病期別の5年生存率は、国立がん研究センターがん情報サービスなどで公開されていますが、あくまで統計的なデータであり、個々の患者さんの状態によって大きく異なることをご理解ください。
詳しくは、担当医にご相談ください。

胃切除後の生活:ダンピング症候群と貧血への対策

胃の一部または全部を切除した場合、食後の不快な症状(ダンピング症候群)や貧血などが起こることがあります。

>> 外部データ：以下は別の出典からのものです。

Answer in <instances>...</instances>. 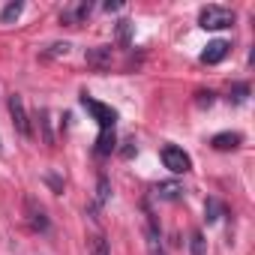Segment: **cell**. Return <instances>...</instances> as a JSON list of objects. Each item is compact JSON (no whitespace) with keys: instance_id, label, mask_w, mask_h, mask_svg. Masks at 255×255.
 I'll return each mask as SVG.
<instances>
[{"instance_id":"obj_24","label":"cell","mask_w":255,"mask_h":255,"mask_svg":"<svg viewBox=\"0 0 255 255\" xmlns=\"http://www.w3.org/2000/svg\"><path fill=\"white\" fill-rule=\"evenodd\" d=\"M132 144H135V141H126V147H123V156H132V150H135Z\"/></svg>"},{"instance_id":"obj_20","label":"cell","mask_w":255,"mask_h":255,"mask_svg":"<svg viewBox=\"0 0 255 255\" xmlns=\"http://www.w3.org/2000/svg\"><path fill=\"white\" fill-rule=\"evenodd\" d=\"M249 96V84H234L231 87V102H243Z\"/></svg>"},{"instance_id":"obj_11","label":"cell","mask_w":255,"mask_h":255,"mask_svg":"<svg viewBox=\"0 0 255 255\" xmlns=\"http://www.w3.org/2000/svg\"><path fill=\"white\" fill-rule=\"evenodd\" d=\"M114 144H117L114 129H102V132H99V138H96V156H108V153L114 150Z\"/></svg>"},{"instance_id":"obj_12","label":"cell","mask_w":255,"mask_h":255,"mask_svg":"<svg viewBox=\"0 0 255 255\" xmlns=\"http://www.w3.org/2000/svg\"><path fill=\"white\" fill-rule=\"evenodd\" d=\"M87 249H90V255H111L108 240H105V234H99V231L87 237Z\"/></svg>"},{"instance_id":"obj_10","label":"cell","mask_w":255,"mask_h":255,"mask_svg":"<svg viewBox=\"0 0 255 255\" xmlns=\"http://www.w3.org/2000/svg\"><path fill=\"white\" fill-rule=\"evenodd\" d=\"M216 150H234L237 144H240V132H219V135H213V141H210Z\"/></svg>"},{"instance_id":"obj_4","label":"cell","mask_w":255,"mask_h":255,"mask_svg":"<svg viewBox=\"0 0 255 255\" xmlns=\"http://www.w3.org/2000/svg\"><path fill=\"white\" fill-rule=\"evenodd\" d=\"M9 114H12V126H15V132L30 138V120H27V111H24V99L18 93L9 96Z\"/></svg>"},{"instance_id":"obj_21","label":"cell","mask_w":255,"mask_h":255,"mask_svg":"<svg viewBox=\"0 0 255 255\" xmlns=\"http://www.w3.org/2000/svg\"><path fill=\"white\" fill-rule=\"evenodd\" d=\"M69 51V42H54V45H48V54H66Z\"/></svg>"},{"instance_id":"obj_5","label":"cell","mask_w":255,"mask_h":255,"mask_svg":"<svg viewBox=\"0 0 255 255\" xmlns=\"http://www.w3.org/2000/svg\"><path fill=\"white\" fill-rule=\"evenodd\" d=\"M93 12V6L87 3V0H78V3H72V6H66L63 12H60V24H69V27H78V24H84L87 21V15Z\"/></svg>"},{"instance_id":"obj_19","label":"cell","mask_w":255,"mask_h":255,"mask_svg":"<svg viewBox=\"0 0 255 255\" xmlns=\"http://www.w3.org/2000/svg\"><path fill=\"white\" fill-rule=\"evenodd\" d=\"M108 192H111V186H108V177L102 174V177H99V186H96V204H93V207H102V204L108 201Z\"/></svg>"},{"instance_id":"obj_9","label":"cell","mask_w":255,"mask_h":255,"mask_svg":"<svg viewBox=\"0 0 255 255\" xmlns=\"http://www.w3.org/2000/svg\"><path fill=\"white\" fill-rule=\"evenodd\" d=\"M27 219H30V228H33V231H45V228H48V219H45L42 207H36L33 198H27Z\"/></svg>"},{"instance_id":"obj_23","label":"cell","mask_w":255,"mask_h":255,"mask_svg":"<svg viewBox=\"0 0 255 255\" xmlns=\"http://www.w3.org/2000/svg\"><path fill=\"white\" fill-rule=\"evenodd\" d=\"M114 9H120V3H117V0H108V3H105V12H114Z\"/></svg>"},{"instance_id":"obj_17","label":"cell","mask_w":255,"mask_h":255,"mask_svg":"<svg viewBox=\"0 0 255 255\" xmlns=\"http://www.w3.org/2000/svg\"><path fill=\"white\" fill-rule=\"evenodd\" d=\"M189 252H192V255H207V240H204L201 231H192V237H189Z\"/></svg>"},{"instance_id":"obj_2","label":"cell","mask_w":255,"mask_h":255,"mask_svg":"<svg viewBox=\"0 0 255 255\" xmlns=\"http://www.w3.org/2000/svg\"><path fill=\"white\" fill-rule=\"evenodd\" d=\"M81 105L90 111V117L102 126V129H114V123H117V111L111 108V105H102V102H96L90 93H81Z\"/></svg>"},{"instance_id":"obj_13","label":"cell","mask_w":255,"mask_h":255,"mask_svg":"<svg viewBox=\"0 0 255 255\" xmlns=\"http://www.w3.org/2000/svg\"><path fill=\"white\" fill-rule=\"evenodd\" d=\"M180 192H183V189H180V183H174V180L156 186V195H159L162 201H174V198H180Z\"/></svg>"},{"instance_id":"obj_14","label":"cell","mask_w":255,"mask_h":255,"mask_svg":"<svg viewBox=\"0 0 255 255\" xmlns=\"http://www.w3.org/2000/svg\"><path fill=\"white\" fill-rule=\"evenodd\" d=\"M222 213H225L222 201H219V198H207V204H204V219H207V222H219Z\"/></svg>"},{"instance_id":"obj_7","label":"cell","mask_w":255,"mask_h":255,"mask_svg":"<svg viewBox=\"0 0 255 255\" xmlns=\"http://www.w3.org/2000/svg\"><path fill=\"white\" fill-rule=\"evenodd\" d=\"M87 63L96 66V69H105L111 63V45H96V48H87Z\"/></svg>"},{"instance_id":"obj_3","label":"cell","mask_w":255,"mask_h":255,"mask_svg":"<svg viewBox=\"0 0 255 255\" xmlns=\"http://www.w3.org/2000/svg\"><path fill=\"white\" fill-rule=\"evenodd\" d=\"M162 165H165L168 171H174V174H186V171L192 168V159H189L186 150H180V147H174V144H165V147H162Z\"/></svg>"},{"instance_id":"obj_8","label":"cell","mask_w":255,"mask_h":255,"mask_svg":"<svg viewBox=\"0 0 255 255\" xmlns=\"http://www.w3.org/2000/svg\"><path fill=\"white\" fill-rule=\"evenodd\" d=\"M147 255H165L162 252V243H159V228H156V222H153V216L147 213Z\"/></svg>"},{"instance_id":"obj_22","label":"cell","mask_w":255,"mask_h":255,"mask_svg":"<svg viewBox=\"0 0 255 255\" xmlns=\"http://www.w3.org/2000/svg\"><path fill=\"white\" fill-rule=\"evenodd\" d=\"M198 102H201V105H204V102L210 105V102H213V93H210V90H207V93H198Z\"/></svg>"},{"instance_id":"obj_6","label":"cell","mask_w":255,"mask_h":255,"mask_svg":"<svg viewBox=\"0 0 255 255\" xmlns=\"http://www.w3.org/2000/svg\"><path fill=\"white\" fill-rule=\"evenodd\" d=\"M228 48H231V45H228L225 39H213V42L201 51V60H204V63H219V60L228 54Z\"/></svg>"},{"instance_id":"obj_1","label":"cell","mask_w":255,"mask_h":255,"mask_svg":"<svg viewBox=\"0 0 255 255\" xmlns=\"http://www.w3.org/2000/svg\"><path fill=\"white\" fill-rule=\"evenodd\" d=\"M231 24H234V12L225 6H204L198 12V27H204V30H222Z\"/></svg>"},{"instance_id":"obj_15","label":"cell","mask_w":255,"mask_h":255,"mask_svg":"<svg viewBox=\"0 0 255 255\" xmlns=\"http://www.w3.org/2000/svg\"><path fill=\"white\" fill-rule=\"evenodd\" d=\"M48 117H51V114H48V111L42 108V111H39V126H42V141H45L48 147H54V132H51V120H48Z\"/></svg>"},{"instance_id":"obj_18","label":"cell","mask_w":255,"mask_h":255,"mask_svg":"<svg viewBox=\"0 0 255 255\" xmlns=\"http://www.w3.org/2000/svg\"><path fill=\"white\" fill-rule=\"evenodd\" d=\"M129 36H132V21L129 18L117 21V39H120V45H129Z\"/></svg>"},{"instance_id":"obj_16","label":"cell","mask_w":255,"mask_h":255,"mask_svg":"<svg viewBox=\"0 0 255 255\" xmlns=\"http://www.w3.org/2000/svg\"><path fill=\"white\" fill-rule=\"evenodd\" d=\"M21 9H24V3H21V0H15V3H6V6H3V12H0V21H3V24L15 21V18L21 15Z\"/></svg>"}]
</instances>
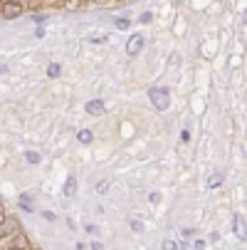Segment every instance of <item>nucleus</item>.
<instances>
[{"mask_svg":"<svg viewBox=\"0 0 247 250\" xmlns=\"http://www.w3.org/2000/svg\"><path fill=\"white\" fill-rule=\"evenodd\" d=\"M163 248H166V250H175V243H171V240H166V243H163Z\"/></svg>","mask_w":247,"mask_h":250,"instance_id":"obj_15","label":"nucleus"},{"mask_svg":"<svg viewBox=\"0 0 247 250\" xmlns=\"http://www.w3.org/2000/svg\"><path fill=\"white\" fill-rule=\"evenodd\" d=\"M75 188H77V181H75V176H72V178H67V186H64V196H72V193H75Z\"/></svg>","mask_w":247,"mask_h":250,"instance_id":"obj_6","label":"nucleus"},{"mask_svg":"<svg viewBox=\"0 0 247 250\" xmlns=\"http://www.w3.org/2000/svg\"><path fill=\"white\" fill-rule=\"evenodd\" d=\"M79 141H82V144H89V141H92V131L89 129H82L79 131Z\"/></svg>","mask_w":247,"mask_h":250,"instance_id":"obj_7","label":"nucleus"},{"mask_svg":"<svg viewBox=\"0 0 247 250\" xmlns=\"http://www.w3.org/2000/svg\"><path fill=\"white\" fill-rule=\"evenodd\" d=\"M22 10H25L22 3H3V5H0V13H3L5 20H15V18H20Z\"/></svg>","mask_w":247,"mask_h":250,"instance_id":"obj_1","label":"nucleus"},{"mask_svg":"<svg viewBox=\"0 0 247 250\" xmlns=\"http://www.w3.org/2000/svg\"><path fill=\"white\" fill-rule=\"evenodd\" d=\"M116 27H119V30H129V20H126V18H119V20H116Z\"/></svg>","mask_w":247,"mask_h":250,"instance_id":"obj_10","label":"nucleus"},{"mask_svg":"<svg viewBox=\"0 0 247 250\" xmlns=\"http://www.w3.org/2000/svg\"><path fill=\"white\" fill-rule=\"evenodd\" d=\"M151 18H153L151 13H144V15H141V22H151Z\"/></svg>","mask_w":247,"mask_h":250,"instance_id":"obj_14","label":"nucleus"},{"mask_svg":"<svg viewBox=\"0 0 247 250\" xmlns=\"http://www.w3.org/2000/svg\"><path fill=\"white\" fill-rule=\"evenodd\" d=\"M151 99H156L158 109H166L168 106V89H151Z\"/></svg>","mask_w":247,"mask_h":250,"instance_id":"obj_3","label":"nucleus"},{"mask_svg":"<svg viewBox=\"0 0 247 250\" xmlns=\"http://www.w3.org/2000/svg\"><path fill=\"white\" fill-rule=\"evenodd\" d=\"M47 77H59V64H50L47 67Z\"/></svg>","mask_w":247,"mask_h":250,"instance_id":"obj_9","label":"nucleus"},{"mask_svg":"<svg viewBox=\"0 0 247 250\" xmlns=\"http://www.w3.org/2000/svg\"><path fill=\"white\" fill-rule=\"evenodd\" d=\"M87 112H89V114H104V104H101L99 99L87 102Z\"/></svg>","mask_w":247,"mask_h":250,"instance_id":"obj_5","label":"nucleus"},{"mask_svg":"<svg viewBox=\"0 0 247 250\" xmlns=\"http://www.w3.org/2000/svg\"><path fill=\"white\" fill-rule=\"evenodd\" d=\"M8 218V213H5V208H3V203H0V223H3Z\"/></svg>","mask_w":247,"mask_h":250,"instance_id":"obj_12","label":"nucleus"},{"mask_svg":"<svg viewBox=\"0 0 247 250\" xmlns=\"http://www.w3.org/2000/svg\"><path fill=\"white\" fill-rule=\"evenodd\" d=\"M92 42H107V35H94Z\"/></svg>","mask_w":247,"mask_h":250,"instance_id":"obj_11","label":"nucleus"},{"mask_svg":"<svg viewBox=\"0 0 247 250\" xmlns=\"http://www.w3.org/2000/svg\"><path fill=\"white\" fill-rule=\"evenodd\" d=\"M5 250H20V248H15V245H8V248H5Z\"/></svg>","mask_w":247,"mask_h":250,"instance_id":"obj_17","label":"nucleus"},{"mask_svg":"<svg viewBox=\"0 0 247 250\" xmlns=\"http://www.w3.org/2000/svg\"><path fill=\"white\" fill-rule=\"evenodd\" d=\"M213 186H220V176H215V178H210V188Z\"/></svg>","mask_w":247,"mask_h":250,"instance_id":"obj_13","label":"nucleus"},{"mask_svg":"<svg viewBox=\"0 0 247 250\" xmlns=\"http://www.w3.org/2000/svg\"><path fill=\"white\" fill-rule=\"evenodd\" d=\"M18 233V218H5L3 223H0V238H8V235H15Z\"/></svg>","mask_w":247,"mask_h":250,"instance_id":"obj_2","label":"nucleus"},{"mask_svg":"<svg viewBox=\"0 0 247 250\" xmlns=\"http://www.w3.org/2000/svg\"><path fill=\"white\" fill-rule=\"evenodd\" d=\"M0 5H3V3H0Z\"/></svg>","mask_w":247,"mask_h":250,"instance_id":"obj_19","label":"nucleus"},{"mask_svg":"<svg viewBox=\"0 0 247 250\" xmlns=\"http://www.w3.org/2000/svg\"><path fill=\"white\" fill-rule=\"evenodd\" d=\"M0 72H5V67H0Z\"/></svg>","mask_w":247,"mask_h":250,"instance_id":"obj_18","label":"nucleus"},{"mask_svg":"<svg viewBox=\"0 0 247 250\" xmlns=\"http://www.w3.org/2000/svg\"><path fill=\"white\" fill-rule=\"evenodd\" d=\"M141 47H144V38H141V35H133V38H129V42H126V52H129V55H138Z\"/></svg>","mask_w":247,"mask_h":250,"instance_id":"obj_4","label":"nucleus"},{"mask_svg":"<svg viewBox=\"0 0 247 250\" xmlns=\"http://www.w3.org/2000/svg\"><path fill=\"white\" fill-rule=\"evenodd\" d=\"M92 250H104V248H101L99 243H92Z\"/></svg>","mask_w":247,"mask_h":250,"instance_id":"obj_16","label":"nucleus"},{"mask_svg":"<svg viewBox=\"0 0 247 250\" xmlns=\"http://www.w3.org/2000/svg\"><path fill=\"white\" fill-rule=\"evenodd\" d=\"M25 159H27L30 164H40V154H38V151H27Z\"/></svg>","mask_w":247,"mask_h":250,"instance_id":"obj_8","label":"nucleus"}]
</instances>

  • ダンピング症候群: 食後すぐに起こる早期ダンピング症候群と、食後2〜3時間後に起こる後期ダンピング症候群があります。
    • 早期ダンピング症候群: 食後30分以内に、発汗、動悸、めまい、顔面紅潮、脱力感、腹痛、下痢などが現れることがあります。
    • 後期ダンピング症候群: 食後2〜3時間後に、脱力感、集中力低下、冷や汗、めまい、手の震えなどが現れることがあります。 ダンピング症候群を予防するためには、食事の回数を増やし、1回の食事量を減らす、糖質の多い食品を避ける、ゆっくりとよく噛んで食べるなどの食事療法が有効です。
  • 貧血: 胃切除後には鉄分やビタミンB12の吸収が低下することで、貧血を起こしやすくなります。定期的な検査と、必要に応じて鉄剤やビタミンB12の補充が必要となります。

手術後の生活については、医師や管理栄養士などの専門家と相談しながら、適切な食事療法や生活習慣を身につけることが大切です。

胃がんは早期発見・早期治療が非常に重要な病気です。
定期的な検診を受け、気になる症状があれば早めに医療機関を受診するようにしましょう。